CSCs can be specifically differentiated from other cancer cells on the basis of specific surface markers. Lung CSCs have characteristic surface markers, for example, CD133, CD44, ABCG2, and ALDH1, which confer drug resistance and stemness as opposed to somatic lung cancer cells.[7] Recent reports also suggest that NANOG, octamer-binding transcription factor 4 (OCT4), and sex determining region Y-box 2 (SOX2) are potential diagnostic and prognostic markers in lung carcinoma.[8] Recent studies have demonstrated that CSCs are commonly activated tumor oncogene that further activates epidermal growth factor receptor signaling pathways in human cancers, altogether indicating its complex biological role in cell proliferation and differentiation.[9] NANOG, OCT4, and SOX2 together make a strong transcription regulatory circuit that facilitates cell pluripotency and helps to regulate the self-renewal of embryonic stem cells [Figure 1]. However, each of these genes is involved in the regulation and pathogenesis of lung carcinoma and is interconnected.[10] These stemness markers have also been collectively showed to its effect on A549 cell lines by converting these epithelial cells to mesenchymal phenotype and causing epithelial–mesenchymal transition transdifferentiation.[8] NANOG, OCT4, and SOX2 together or individually, lead to tumorigenicity, tumor metastasis, and distant metastasis after chemo or radiotherapy in different types of cancer.[3],[11]
Figure 1: String output showing interaction of the stemness markers

Click here to view

The aim of this study was to address the potential role of OCT4, NANOG, and SOX2 markers in NSCLC patients. Thus, we assessed the expression of these markers in 32 histopathologically confirmed cases of NSCLC and in healthy lung tissue using quantitative real-time polymerase chain reaction (qRT-PCR). The study also correlated the relative expression of NANOG, OCT4, and SOX2 with clinicopathological parameters (age, gender, habit, as well as the association with histological subtypes and histological grade). In addition, intercorrelation among the markers and pathway prediction was also carried out. These results led us to conclude that the CSC theory in the future may play an important role in the diagnosis and treatment of cancer. Although the clinical impact of these markers is unclear, they may have a prognostic or predictive value in NSCLC.

 > Methods Top

Patients and tissue specimens

Fresh tissue samples were collected from the radiology clinic during computed tomography-guided lung biopsy.
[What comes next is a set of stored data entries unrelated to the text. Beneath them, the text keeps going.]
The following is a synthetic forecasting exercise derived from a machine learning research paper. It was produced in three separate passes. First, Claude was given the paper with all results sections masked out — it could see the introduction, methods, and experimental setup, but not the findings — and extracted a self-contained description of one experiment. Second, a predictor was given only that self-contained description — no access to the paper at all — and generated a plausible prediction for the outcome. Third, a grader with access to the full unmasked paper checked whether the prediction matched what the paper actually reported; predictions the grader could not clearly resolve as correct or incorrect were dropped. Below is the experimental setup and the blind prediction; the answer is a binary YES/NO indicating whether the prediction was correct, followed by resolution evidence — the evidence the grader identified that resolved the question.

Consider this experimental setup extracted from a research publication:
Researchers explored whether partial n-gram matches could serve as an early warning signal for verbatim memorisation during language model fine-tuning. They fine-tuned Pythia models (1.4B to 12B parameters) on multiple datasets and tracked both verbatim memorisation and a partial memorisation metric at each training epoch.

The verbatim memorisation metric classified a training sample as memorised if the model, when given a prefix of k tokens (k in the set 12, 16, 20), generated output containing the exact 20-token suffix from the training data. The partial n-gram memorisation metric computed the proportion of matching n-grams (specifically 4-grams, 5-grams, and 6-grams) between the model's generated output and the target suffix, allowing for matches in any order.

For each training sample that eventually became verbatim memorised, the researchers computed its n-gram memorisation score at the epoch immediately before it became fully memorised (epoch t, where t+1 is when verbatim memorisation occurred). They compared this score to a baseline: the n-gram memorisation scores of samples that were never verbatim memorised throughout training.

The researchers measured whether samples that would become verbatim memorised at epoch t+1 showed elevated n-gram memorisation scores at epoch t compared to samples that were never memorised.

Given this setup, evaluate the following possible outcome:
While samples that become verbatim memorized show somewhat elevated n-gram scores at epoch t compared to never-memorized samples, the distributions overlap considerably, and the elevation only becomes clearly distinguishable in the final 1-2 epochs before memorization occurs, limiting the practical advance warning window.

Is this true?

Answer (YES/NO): NO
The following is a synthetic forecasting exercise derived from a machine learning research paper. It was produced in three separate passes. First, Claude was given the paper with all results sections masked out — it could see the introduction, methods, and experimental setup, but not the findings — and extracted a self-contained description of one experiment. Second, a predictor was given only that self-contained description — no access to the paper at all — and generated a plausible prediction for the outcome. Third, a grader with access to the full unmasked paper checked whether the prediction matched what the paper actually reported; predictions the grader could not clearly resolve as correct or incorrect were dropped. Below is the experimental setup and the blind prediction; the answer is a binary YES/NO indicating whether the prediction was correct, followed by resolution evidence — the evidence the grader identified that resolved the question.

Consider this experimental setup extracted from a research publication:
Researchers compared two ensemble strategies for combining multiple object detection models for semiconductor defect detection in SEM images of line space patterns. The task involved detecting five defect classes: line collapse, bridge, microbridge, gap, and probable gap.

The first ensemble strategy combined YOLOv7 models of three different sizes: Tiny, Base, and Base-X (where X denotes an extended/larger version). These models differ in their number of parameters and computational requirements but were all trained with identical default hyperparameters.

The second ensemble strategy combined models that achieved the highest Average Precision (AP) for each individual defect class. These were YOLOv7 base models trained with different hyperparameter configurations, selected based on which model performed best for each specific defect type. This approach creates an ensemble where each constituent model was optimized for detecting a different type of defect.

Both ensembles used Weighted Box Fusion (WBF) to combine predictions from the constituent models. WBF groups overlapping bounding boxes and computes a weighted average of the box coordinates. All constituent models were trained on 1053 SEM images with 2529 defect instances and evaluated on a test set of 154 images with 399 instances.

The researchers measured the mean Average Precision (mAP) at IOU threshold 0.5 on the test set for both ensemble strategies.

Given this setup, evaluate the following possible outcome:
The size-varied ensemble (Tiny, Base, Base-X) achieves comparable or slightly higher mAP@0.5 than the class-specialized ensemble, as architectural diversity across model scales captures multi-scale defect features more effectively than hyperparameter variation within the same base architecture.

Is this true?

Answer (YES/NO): NO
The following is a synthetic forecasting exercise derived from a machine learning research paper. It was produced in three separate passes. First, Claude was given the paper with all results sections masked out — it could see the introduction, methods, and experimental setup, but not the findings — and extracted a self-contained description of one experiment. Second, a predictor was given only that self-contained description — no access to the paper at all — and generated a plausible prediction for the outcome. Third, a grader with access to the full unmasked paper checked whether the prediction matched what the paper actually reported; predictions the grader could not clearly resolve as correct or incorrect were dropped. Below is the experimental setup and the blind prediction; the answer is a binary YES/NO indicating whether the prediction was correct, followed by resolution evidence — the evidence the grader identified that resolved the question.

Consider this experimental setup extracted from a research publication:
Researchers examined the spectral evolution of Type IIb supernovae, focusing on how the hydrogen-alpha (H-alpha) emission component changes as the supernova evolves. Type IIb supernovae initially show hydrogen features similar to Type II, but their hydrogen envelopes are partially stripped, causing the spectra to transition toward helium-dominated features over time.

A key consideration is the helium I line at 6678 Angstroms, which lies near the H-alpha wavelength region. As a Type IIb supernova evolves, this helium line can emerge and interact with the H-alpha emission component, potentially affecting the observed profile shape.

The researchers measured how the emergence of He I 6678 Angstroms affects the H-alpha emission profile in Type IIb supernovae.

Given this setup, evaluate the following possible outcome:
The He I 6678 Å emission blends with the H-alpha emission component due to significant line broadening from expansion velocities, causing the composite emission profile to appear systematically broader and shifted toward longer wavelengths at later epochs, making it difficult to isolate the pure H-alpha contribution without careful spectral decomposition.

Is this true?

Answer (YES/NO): NO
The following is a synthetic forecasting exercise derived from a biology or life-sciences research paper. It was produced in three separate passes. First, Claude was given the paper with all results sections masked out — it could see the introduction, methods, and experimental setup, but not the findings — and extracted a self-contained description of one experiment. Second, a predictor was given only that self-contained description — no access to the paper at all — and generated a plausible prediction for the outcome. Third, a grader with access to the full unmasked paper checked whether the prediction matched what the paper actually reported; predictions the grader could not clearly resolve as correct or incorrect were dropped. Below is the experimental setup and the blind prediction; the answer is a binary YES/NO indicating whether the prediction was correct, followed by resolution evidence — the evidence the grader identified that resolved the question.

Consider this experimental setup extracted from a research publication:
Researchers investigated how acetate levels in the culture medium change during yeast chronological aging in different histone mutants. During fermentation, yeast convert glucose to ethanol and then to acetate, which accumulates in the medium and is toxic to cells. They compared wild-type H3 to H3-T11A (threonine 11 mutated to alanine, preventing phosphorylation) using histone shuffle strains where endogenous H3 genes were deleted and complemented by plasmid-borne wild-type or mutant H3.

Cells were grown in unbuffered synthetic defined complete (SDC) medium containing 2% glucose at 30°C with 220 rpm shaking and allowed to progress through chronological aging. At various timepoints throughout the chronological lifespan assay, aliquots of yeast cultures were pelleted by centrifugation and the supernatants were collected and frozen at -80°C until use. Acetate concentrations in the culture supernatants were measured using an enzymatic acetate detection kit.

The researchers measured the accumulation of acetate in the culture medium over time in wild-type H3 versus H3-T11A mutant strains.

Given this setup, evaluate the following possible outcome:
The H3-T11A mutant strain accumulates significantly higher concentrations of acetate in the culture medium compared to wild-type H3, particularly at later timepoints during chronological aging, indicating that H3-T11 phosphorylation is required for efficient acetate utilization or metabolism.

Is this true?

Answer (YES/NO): NO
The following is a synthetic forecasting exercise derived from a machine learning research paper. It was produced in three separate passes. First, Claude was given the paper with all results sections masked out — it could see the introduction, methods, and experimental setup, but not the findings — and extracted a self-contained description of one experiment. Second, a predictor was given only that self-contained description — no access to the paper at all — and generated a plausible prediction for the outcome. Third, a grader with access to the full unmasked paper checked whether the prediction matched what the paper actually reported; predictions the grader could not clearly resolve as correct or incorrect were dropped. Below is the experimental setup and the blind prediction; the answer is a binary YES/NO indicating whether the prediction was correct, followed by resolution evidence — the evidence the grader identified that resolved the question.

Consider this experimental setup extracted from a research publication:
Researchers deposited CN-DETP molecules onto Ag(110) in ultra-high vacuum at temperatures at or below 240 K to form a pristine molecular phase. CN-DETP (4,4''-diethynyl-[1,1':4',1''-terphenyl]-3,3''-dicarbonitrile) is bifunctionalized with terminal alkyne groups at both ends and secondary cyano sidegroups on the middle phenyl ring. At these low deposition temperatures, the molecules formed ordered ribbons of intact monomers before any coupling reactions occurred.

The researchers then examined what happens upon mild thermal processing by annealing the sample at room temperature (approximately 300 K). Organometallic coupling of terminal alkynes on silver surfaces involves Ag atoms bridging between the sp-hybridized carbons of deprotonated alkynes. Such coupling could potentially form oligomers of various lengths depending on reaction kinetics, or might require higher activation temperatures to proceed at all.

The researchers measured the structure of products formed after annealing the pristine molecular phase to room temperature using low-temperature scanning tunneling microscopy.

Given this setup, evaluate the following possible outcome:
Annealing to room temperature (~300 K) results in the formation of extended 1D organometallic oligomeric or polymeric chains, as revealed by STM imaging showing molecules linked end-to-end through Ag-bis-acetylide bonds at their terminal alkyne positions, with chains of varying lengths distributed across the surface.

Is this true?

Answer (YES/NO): NO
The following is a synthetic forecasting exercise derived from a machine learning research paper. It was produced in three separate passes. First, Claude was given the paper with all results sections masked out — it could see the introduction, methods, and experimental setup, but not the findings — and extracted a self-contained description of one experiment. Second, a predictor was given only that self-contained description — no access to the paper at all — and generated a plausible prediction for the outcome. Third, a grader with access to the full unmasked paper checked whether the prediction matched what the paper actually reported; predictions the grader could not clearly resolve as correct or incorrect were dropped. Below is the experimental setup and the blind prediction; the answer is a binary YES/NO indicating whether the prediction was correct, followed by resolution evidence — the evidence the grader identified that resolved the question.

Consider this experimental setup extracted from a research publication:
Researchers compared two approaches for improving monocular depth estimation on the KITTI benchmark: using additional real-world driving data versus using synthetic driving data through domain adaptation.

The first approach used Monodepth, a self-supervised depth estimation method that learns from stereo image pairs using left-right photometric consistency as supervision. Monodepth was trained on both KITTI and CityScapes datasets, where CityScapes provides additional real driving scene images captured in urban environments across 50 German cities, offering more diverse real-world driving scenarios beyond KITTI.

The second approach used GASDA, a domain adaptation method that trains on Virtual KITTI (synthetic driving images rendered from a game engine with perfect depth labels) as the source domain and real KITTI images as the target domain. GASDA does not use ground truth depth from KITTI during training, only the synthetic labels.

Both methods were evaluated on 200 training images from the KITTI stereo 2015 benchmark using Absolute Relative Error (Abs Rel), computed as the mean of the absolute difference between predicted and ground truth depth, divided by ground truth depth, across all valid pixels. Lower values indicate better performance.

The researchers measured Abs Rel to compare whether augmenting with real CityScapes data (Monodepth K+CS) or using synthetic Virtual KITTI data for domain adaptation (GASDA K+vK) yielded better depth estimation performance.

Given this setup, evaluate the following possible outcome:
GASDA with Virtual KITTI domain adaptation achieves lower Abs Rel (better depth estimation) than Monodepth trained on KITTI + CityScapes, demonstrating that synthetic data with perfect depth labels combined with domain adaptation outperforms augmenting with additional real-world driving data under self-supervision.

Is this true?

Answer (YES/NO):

A total number of 32 histopathologically confirmed NSCLC tissue samples were analyzed in the present study. The obtained tissues were further sectioned into two mirror-image specimens. One of the sections was evaluated by the pathology department, in order to confirm the presence or absence of malignancy. The other tissue specimens were immediately frozen in liquid nitrogen after the biopsy and stored at −80°C until further use. None of the patients received either chemotherapy or radiotherapy. Seropositive for HIV/HBsAg/HCV was excluded from the study. RNA extracted from normal lung (Agilent Technologies, USA) was used as control for the study. The study was approved by the Institutional Review Board and Ethics Committee. Informed consents were obtained from individual cases before sampling.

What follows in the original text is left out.